Pastors Who Operate Independently But Are Part Of A Denomination

I wish it were possible or preachers/priests everywhere to be candid about how they make their specific church work. They have to navigate between their local governing board, the denomination’s “laws” and the variety of people in their congregation.

I read an interview with a liberal rabbi who is doing just that. She explains that her slice of liberal religion has as much visibility as the home office. She says the problem is that few clergy are able to break away from conservative centers and go their own way. The result is that the denominations are losing ground they could hold on to.

Many religious denominations have hundreds of churches and many thousands of members. Probably those preaching out in the hustings get feedback that doesn’t make it to the home office or governing boards. Large denominations have churches in liberal university cities where relatively young people attend as well as in rural areas with elderly members. Pastors in each case navigate as necessary.

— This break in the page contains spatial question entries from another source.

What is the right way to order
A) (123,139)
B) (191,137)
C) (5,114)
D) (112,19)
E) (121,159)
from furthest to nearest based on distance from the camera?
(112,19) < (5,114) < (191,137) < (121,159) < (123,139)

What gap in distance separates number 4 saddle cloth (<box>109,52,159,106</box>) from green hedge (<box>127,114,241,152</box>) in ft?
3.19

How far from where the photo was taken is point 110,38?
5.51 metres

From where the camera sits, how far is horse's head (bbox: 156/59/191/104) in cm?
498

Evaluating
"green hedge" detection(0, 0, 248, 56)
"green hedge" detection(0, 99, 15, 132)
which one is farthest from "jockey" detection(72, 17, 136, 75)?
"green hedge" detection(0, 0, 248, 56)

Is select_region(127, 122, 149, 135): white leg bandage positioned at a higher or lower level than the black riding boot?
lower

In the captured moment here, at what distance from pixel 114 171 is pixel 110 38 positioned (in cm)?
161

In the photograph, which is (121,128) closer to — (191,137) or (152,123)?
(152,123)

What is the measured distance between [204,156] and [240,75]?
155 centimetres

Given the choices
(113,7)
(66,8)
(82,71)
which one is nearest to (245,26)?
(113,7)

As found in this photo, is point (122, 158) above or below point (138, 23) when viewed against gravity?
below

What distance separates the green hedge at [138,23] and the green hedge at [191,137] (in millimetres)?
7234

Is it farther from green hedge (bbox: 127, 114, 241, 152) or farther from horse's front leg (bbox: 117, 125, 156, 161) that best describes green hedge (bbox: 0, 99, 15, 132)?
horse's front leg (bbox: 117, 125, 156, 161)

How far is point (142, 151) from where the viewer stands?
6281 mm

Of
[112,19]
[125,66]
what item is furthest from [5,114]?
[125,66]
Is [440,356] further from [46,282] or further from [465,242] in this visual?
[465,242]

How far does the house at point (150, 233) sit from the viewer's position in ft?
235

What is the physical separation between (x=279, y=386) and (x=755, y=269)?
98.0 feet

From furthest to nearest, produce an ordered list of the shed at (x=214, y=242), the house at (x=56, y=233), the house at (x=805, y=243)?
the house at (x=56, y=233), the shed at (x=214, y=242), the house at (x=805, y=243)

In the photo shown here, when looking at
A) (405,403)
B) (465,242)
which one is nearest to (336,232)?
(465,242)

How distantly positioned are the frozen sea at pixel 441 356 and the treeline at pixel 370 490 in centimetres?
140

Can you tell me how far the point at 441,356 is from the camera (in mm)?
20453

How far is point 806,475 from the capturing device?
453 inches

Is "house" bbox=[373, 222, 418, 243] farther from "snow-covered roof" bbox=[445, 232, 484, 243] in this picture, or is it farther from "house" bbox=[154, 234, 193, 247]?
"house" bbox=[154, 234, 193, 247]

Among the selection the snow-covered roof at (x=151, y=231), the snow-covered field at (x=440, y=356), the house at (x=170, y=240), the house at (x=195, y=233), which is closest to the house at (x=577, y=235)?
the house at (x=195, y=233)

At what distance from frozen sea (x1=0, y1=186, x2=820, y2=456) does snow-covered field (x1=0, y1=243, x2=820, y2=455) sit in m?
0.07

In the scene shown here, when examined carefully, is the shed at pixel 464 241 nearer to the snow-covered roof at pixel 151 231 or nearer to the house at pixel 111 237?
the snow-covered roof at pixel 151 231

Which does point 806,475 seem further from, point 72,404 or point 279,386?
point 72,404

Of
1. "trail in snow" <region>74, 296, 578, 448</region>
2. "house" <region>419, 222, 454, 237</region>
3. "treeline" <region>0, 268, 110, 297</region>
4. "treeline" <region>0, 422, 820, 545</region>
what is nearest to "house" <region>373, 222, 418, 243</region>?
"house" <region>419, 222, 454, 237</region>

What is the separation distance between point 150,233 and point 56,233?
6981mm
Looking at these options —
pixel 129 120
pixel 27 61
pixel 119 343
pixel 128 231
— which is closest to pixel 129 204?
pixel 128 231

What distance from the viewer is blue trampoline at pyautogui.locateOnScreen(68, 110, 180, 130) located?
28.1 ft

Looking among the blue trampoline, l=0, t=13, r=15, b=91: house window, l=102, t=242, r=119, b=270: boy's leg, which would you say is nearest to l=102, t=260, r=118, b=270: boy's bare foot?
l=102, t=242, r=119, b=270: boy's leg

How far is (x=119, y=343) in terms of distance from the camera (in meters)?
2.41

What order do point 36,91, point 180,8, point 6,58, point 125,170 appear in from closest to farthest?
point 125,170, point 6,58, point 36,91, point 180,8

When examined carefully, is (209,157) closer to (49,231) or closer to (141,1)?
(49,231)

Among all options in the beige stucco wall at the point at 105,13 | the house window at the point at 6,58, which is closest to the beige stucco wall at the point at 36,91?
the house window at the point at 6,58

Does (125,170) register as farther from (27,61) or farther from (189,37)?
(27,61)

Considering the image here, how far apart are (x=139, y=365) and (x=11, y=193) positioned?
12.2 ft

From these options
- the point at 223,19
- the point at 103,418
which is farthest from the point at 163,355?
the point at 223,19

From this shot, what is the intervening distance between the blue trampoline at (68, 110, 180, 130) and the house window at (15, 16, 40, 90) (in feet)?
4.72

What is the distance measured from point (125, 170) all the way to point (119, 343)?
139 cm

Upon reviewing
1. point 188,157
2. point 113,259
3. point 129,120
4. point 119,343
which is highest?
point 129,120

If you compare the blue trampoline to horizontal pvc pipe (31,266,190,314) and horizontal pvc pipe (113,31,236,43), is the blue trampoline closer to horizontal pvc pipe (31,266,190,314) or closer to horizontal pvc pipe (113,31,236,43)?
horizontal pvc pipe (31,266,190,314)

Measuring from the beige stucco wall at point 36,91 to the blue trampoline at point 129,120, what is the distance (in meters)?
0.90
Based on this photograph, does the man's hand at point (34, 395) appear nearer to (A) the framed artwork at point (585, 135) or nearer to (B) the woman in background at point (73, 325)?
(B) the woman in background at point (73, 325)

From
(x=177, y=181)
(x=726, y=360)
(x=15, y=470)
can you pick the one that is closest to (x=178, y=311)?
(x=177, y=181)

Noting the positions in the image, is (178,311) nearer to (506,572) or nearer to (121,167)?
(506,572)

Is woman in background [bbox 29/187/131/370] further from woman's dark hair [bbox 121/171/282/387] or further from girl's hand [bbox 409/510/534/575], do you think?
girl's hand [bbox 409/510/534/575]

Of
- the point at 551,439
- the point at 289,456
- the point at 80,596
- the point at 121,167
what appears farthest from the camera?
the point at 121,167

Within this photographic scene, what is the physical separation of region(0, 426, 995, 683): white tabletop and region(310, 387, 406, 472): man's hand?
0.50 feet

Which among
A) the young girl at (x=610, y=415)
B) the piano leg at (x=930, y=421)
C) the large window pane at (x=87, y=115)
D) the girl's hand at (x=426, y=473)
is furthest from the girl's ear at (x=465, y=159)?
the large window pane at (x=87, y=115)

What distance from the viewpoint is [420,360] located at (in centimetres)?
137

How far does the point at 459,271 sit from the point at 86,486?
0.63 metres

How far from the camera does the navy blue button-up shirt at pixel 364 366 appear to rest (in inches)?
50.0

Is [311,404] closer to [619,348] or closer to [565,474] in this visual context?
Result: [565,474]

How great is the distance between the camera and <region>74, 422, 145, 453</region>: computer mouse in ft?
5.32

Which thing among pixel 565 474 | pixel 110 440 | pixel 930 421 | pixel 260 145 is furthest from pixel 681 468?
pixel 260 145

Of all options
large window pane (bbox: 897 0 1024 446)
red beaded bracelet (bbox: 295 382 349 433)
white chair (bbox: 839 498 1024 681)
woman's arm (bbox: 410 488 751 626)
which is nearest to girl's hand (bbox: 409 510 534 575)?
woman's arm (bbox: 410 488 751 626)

The link author is Jewish and, of course, deals only with the Old Testament. I don’t know theology well enough to understand how a large portion of Jews find liberal views and secularism so attractive when they were raise on Old Testament lessons. Perhaps it is easier to separate from literal OT reading than from the New Testament’s walking on water and rising from the dead.

The link author believes the Judaeo/Christian faiths should go for the long game. That means dumping the ancient myths and absurd rules in favor of contemporary values.

3 Responses

  1. Juan Ruiz

    It should be remembered that as a rabbi of Reform Judaism, which teaches that the Law is not fixed and not binding, she has a good deal of freedom to go her own way.

  2. Cancyman

    Hi Jon! I really can’t imagine your sincere, genuine, concern,for the topic listed above? Unless, of course, you had a divine encounter with the Holy One of Israel???

  3. Catcher

    “denomination” stated simply means; “name”. Even “Nondenominational” is a name.

    I believe what Jon is getting at is; what is a synod and what is an association.
    Synod, (Greek; Synhodos) meaning; moving together in agreement, while “association” means a loose relationship with non demanded similarities.
    Example, Many if not most post reformed “denominations” ie. Baptists and others (there are more than 25 groups of Baptists) refuse the term synod, but use the term “association”. Each particular church has the freedom to choose particular theologies and ecclesiastics, yet remain in an association with others. Each particular church is radically independent in their beliefs and practices. Each of those churches, and others have a “statement of beliefs. Example; Westboro Baptist Church, vs. others While I doubt WBC is in association with others.

    While those of the Jewish faith may not use the same terms, the concept remains.